The Billing Exposure

No rate limiting. No CORS restrictions. No origin checking. The Google API key was server-side (good), but the endpoints that used it were open to the internet (bad). The risk was financial, not personal: someone could have run up the API bill, not accessed user data.

What Was Added (After the Fact)

Layer 1 Rate Limiting: 30 requests/minute per IP. Prevents abuse and runaway costs from a single source.
Layer 2 CORS + Origin Checking: only allows requests from forkaround.io and localhost. Mobile requests (no Origin header) pass through.
Layer 3 Auth Headers: Clerk JWT verification on protected endpoints. Unauthenticated requests are rejected before they reach Google's API.
Layer 4 Play Integrity (Android): verifies the request comes from a genuine, unmodified app install. Prevents spoofed mobile requests.
Layer 5 Input Validation: type checks, max lengths, enum enforcement on all POST/DELETE body fields. Structured error responses instead of unhandled crashes.
The security hardening took multiple sessions spread across weeks. None of it was in the original design. All of it should have been. The review suite (specifically Reviews 7, 19, and 21) now catches these patterns before they ship.
Real-Time

Group Fork Under the Hood

Fork Around lets a group of friends collectively pick a restaurant. One host, up to 8 participants, 4-letter session code, browser or app. Here is how it works at the system level.

Session Lifecycle

Create Host calls /api/group/create. Backend generates a 4-letter code, stores session in Redis with 1-hour TTL. Session saved to AsyncStorage for host reconnection.
Join Participants call /api/group/join with the code and a display name. App users join in-app; browser users join via the web joiner at forkaround.io/group/.
Filters Each participant submits their preferences: cuisine keyword, radius, price range, minimum rating. Stored per-participant in the Redis session.
Pick Host triggers /api/group/pick. Backend merges all filters (most restrictive wins), searches Google Places with the merged criteria, picks one randomly.
Expire Sessions auto-expire after 1 hour (Redis TTL). Host can also manually end the session via /api/group/leave.
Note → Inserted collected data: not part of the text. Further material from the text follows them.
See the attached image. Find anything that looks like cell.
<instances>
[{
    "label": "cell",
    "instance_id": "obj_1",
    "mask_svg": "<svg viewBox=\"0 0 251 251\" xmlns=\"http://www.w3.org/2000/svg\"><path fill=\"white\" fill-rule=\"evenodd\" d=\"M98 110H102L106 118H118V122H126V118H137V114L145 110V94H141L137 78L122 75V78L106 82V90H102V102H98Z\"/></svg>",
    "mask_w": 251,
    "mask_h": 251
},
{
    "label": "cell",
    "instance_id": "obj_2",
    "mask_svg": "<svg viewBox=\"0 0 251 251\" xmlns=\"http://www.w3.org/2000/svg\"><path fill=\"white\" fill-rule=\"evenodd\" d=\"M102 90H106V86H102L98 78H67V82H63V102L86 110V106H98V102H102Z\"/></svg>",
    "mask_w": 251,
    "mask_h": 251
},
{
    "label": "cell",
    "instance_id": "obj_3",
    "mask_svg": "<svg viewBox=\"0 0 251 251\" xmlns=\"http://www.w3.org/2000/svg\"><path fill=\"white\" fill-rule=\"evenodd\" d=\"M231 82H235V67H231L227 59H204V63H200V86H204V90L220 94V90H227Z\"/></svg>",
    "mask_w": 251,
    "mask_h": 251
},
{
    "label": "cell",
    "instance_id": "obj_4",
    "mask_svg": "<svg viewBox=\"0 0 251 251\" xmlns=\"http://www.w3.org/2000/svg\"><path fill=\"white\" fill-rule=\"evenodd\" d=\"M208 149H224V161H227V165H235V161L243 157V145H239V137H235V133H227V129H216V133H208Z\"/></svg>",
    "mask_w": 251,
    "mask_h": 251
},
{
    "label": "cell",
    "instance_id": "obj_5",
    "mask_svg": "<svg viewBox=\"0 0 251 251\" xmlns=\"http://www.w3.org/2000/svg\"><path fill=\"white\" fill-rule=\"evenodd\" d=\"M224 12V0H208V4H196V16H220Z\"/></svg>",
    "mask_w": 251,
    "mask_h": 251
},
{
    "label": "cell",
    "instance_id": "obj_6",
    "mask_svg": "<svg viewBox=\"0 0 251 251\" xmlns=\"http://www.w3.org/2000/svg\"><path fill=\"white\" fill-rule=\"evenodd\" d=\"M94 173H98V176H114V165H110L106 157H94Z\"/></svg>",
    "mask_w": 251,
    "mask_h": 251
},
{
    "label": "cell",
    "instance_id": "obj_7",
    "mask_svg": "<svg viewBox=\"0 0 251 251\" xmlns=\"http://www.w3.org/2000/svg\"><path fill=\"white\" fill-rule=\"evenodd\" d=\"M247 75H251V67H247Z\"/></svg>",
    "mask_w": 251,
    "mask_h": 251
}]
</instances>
Filter Merging: Most Restrictive Wins

If Alice wants a 5-mile radius and Bob wants 2 miles, the search uses 2 miles. If one person sets a $$ max price, no $$$ results appear.

This is deliberate. The alternative (union/broadest) returns results that someone actively excluded. The most restrictive merge respects everyone's constraints, even if it narrows the pool.

The Web Joiner

A standalone HTML page. No framework, no build step, no app install required. The host shares a link; the friend opens it in any browser.

It calls the same backend endpoints as the app. No duplicate logic. The web joiner is a thin UI layer over the same API.

Why Not WebSockets?

Vercel serverless functions are stateless. They spin up, execute, and die. WebSockets require persistent connections, which means a dedicated server (added cost, added complexity).

Instead: polling. The app and web joiner poll /api/group/status every few seconds. It is not elegant. It works. It costs nothing. At 8 participants max and 1-hour sessions, the polling load is negligible.

Cheap, Observable, Ships

The architecture is not clever. Twelve services, mostly free tiers, held together by a 31-point review suite and a dev cycle that prioritizes stability over speed.

Every service was added because the previous version couldn't do something users needed. Nothing was added for technical novelty. The constraint ("as free as possible") drove the design better than any architecture diagram could have.

The architecture isn't clever. It's cheap, observable, and it ships.